Jeff Unaegbu (born Elochukwu Jephthah Unaegbu on October 1, 1979) is a Nigerian writer, actor, artist and documentary film maker, the author of eight books.

Life and career

Early years
Unaegbu was born in Amankwo-Inyi village, Oji River LGA of Enugu State, Nigeria, the first child of five surviving children to Mr. John Ejike Unaegbu and Mrs. Cecilia Enonanma Unaegbu. He attended the Government Secondary School, Minna in 1990, studying sciences and graduated in 1996.  He then attended Muhanatu Computer Institute, graduating in 2000 with distinctions in Certificate and Diploma in Computer Data Processing.  He then attended the University of Nigeria, Nsukka from 2002 to 2006, graduating with second class in Mass Communication. As a student, Unaegbu served as the Editor of the university's Roar Magazine. He also won faculty and poetry prizes.

Career
Unaegbu became an executive officer of the Lagos State Council of Tradesmen and Artisans in the Ministry of Commerce at Alausa, Ikeja.  Based upon his experiences, he wrote his first book, This Lagos Na Wa (Ode on Lagos) and Other Poetic Portraits which was published in January 2006 by Prize Publishers. It is 700 lines long, with 668 lines in iambic pentameter, with rhyme scheme ABABCDCD.  The book was later said to contain a poem that was reviewed as "The longest poem by a Nigerian" in Nigeria's Newswatch magazine on April 2, page 57, 2007.  Another magazine, The Roar, declared that it is, "the longest metrical poem in Africa". In 2010, a new edition of the book of poems was published, with an audio CD of the poems. Its new title was Ode on Lagos (This Lagos Na Wa) and Other Poetic Portraits.

While awaiting his undergraduate final year results, Unaegbu wrote his second book, the first-ever history of the Students’ Union Government of the University of Nigeria, Nsukka from 1960 to 2004, Freedom in Our Bones. The book was published the same month Jeff was posted to Bayelsa State for his National Youth Service Corps Programme, March 2007. The book won the 3rd position in the 2008 Nigerian Universities Research and Development Fair organized by the NUC.  This award helped the University of Nigeria to achieve the second position overall during the Fair.

_ _ _ _ _ _ _

Task 1 = According to the Jeff Unaegbu biography, which magazine did he edit as a student?
Task 2 = Return the section of the Jeff Unaegbu biography starting at "Early years" and ending at "and poetry prizes.".
Rely only on the Jeff Unaegbu biography.

Stored data =
_ _ _ _ _ _ _

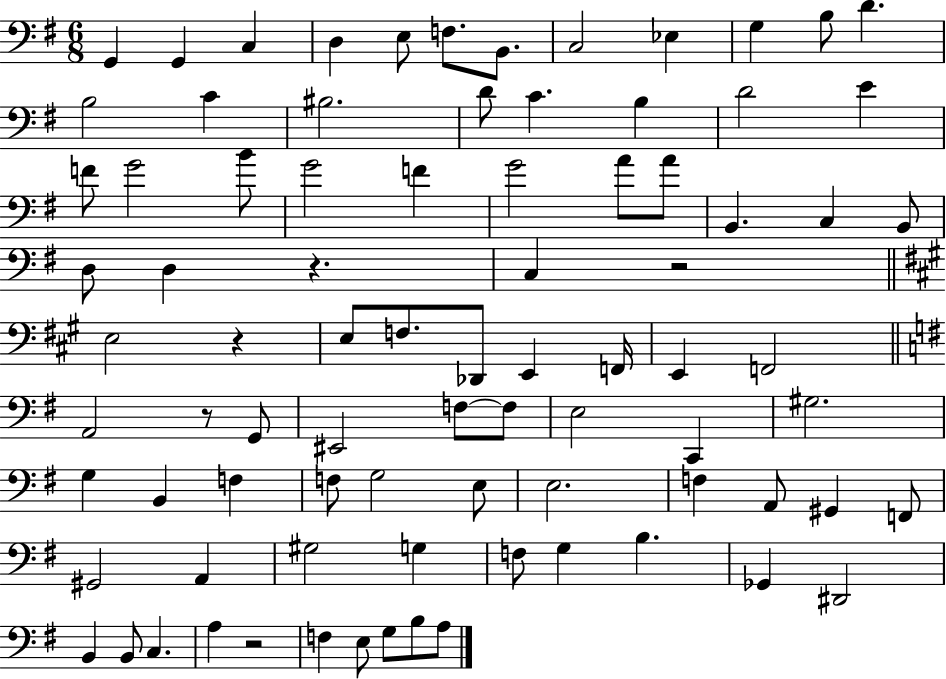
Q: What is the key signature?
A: G major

_ _ _ _ _ _ _

Complete output 1 = He edited the university's Roar Magazine.

Complete output 2 =
Early years
Unaegbu was born in Amankwo-Inyi village, Oji River LGA of Enugu State, Nigeria, the first child of five surviving children to Mr. John Ejike Unaegbu and Mrs. Cecilia Enonanma Unaegbu. He attended the Government Secondary School, Minna in 1990, studying sciences and graduated in 1996.  He then attended Muhanatu Computer Institute, graduating in 2000 with distinctions in Certificate and Diploma in Computer Data Processing.  He then attended the University of Nigeria, Nsukka from 2002 to 2006, graduating with second class in Mass Communication. As a student, Unaegbu served as the Editor of the university's Roar Magazine. He also won faculty and poetry prizes.